“Mr Anderson, you’re obviously out of time!” Not a line from “The Matrix”, but a treasured memory from a recent appearance in the East London employment tribunal. This is just one example of times when I have had to fight over the proper application of the extension of time provisions where there has been early conciliation (EC) (section 207B of the Employment Rights Act 1996).
It is always disconcerting to have a judge tell you that you are obviously wrong but, thankfully, (in that case at least) I wasn’t. The effects of section 207B are not always obvious. The problem for my opponent in that case, and for the judge, was that section 207B appears to extend time in two different ways. Subsection 207B(3) effectively discounts from the usual three-month time limit the time that the dispute was being dealt with by Acas. Time for bringing the claim will therefore expire after three months plus however long Acas took to issue the EC certificate.
Subsection 207B(4) is slightly different. If the deadline falls within the period that Acas is dealing with the claim (plus one month), the claimant gets an automatic extension of one month from the date at which the EC certificate was issued.
Parties and tribunals need to get on top of the relevant dates and work through section 207B in its entirety before coming to a conclusion.

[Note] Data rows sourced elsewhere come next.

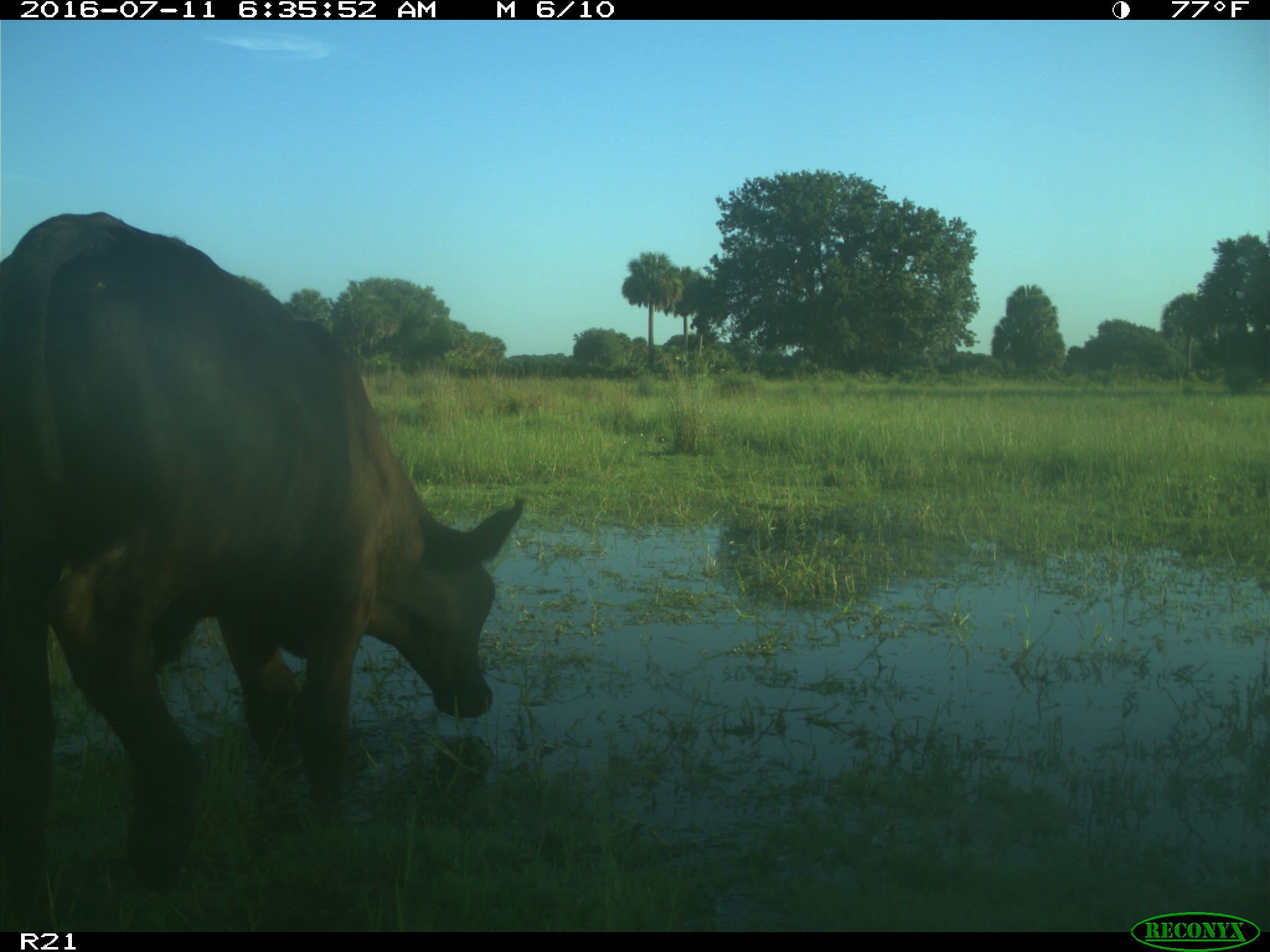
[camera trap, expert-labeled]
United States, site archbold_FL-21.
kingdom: Animalia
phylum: Chordata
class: Mammalia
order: Artiodactyla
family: Bovidae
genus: Bos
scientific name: Bos taurus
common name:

I have found that dealing swiftly with these sorts of points requires something in writing: wrangling with dates in one’s head can become confusing very quickly. Here is the (almost) sum total of a recent “skeleton” I provided in an unfair dismissal claim:
EDT | 16 January 2014 |
Ordinary three-month time limit expiry | 15 April 2014 |
Day A under 207B(2)(a) | 11 April 2014 |
Day B under 207B(2)(b) | 11 May 2014 |
“One month after Day B” under 207B(4) | 11 June 2014 |
Date stamped on ET1 | 11 June 2014 |
The correspondence between 11 May 2014 and 11 June 2014 is to be noted; it reflects the “corresponding date rule” set out in Dodds v Walker [1981] 1 WLR 1027 (House of Lords) according to which, where a time limit is expressed to expire on a date a month “after” or “from” a given date, it expires on the corresponding date in the next month. That is the test for the 207B(4) time extension (though not for the usual ERA 1996 time limits, thus the ordinary time limit expiry on 15 April, rather than 16 April).
There is no EAT authority on the applicability of the corresponding date rule but I have run the point three times now and no judge has questioned it. Colleagues report lengthier arguments on it, but no judges to my knowledge have decided that it did not apply.
EC presents practical pitfalls for all parties:
- Claimants are, to some extent, at the mercy of Acas in turning around their EC certificate. They may be entitled to a considerably longer extension if the “original” deadline falls within the period in which the claim is with Acas, than if Acas manages to produce the certificate a month before the original deadline.
- My experience is that respondents are often not being kept abreast of the relevant dates; they do not see the EC certificate as a matter of course and that can lead to respondents running time points on the basis of guess work, all because they did not know when the certificate was issued.
Correspondence between the parties, or at least with Acas, is to be encouraged. Representatives need to be on their toes about relevant dates; the system is considerably more tricky than it used to be.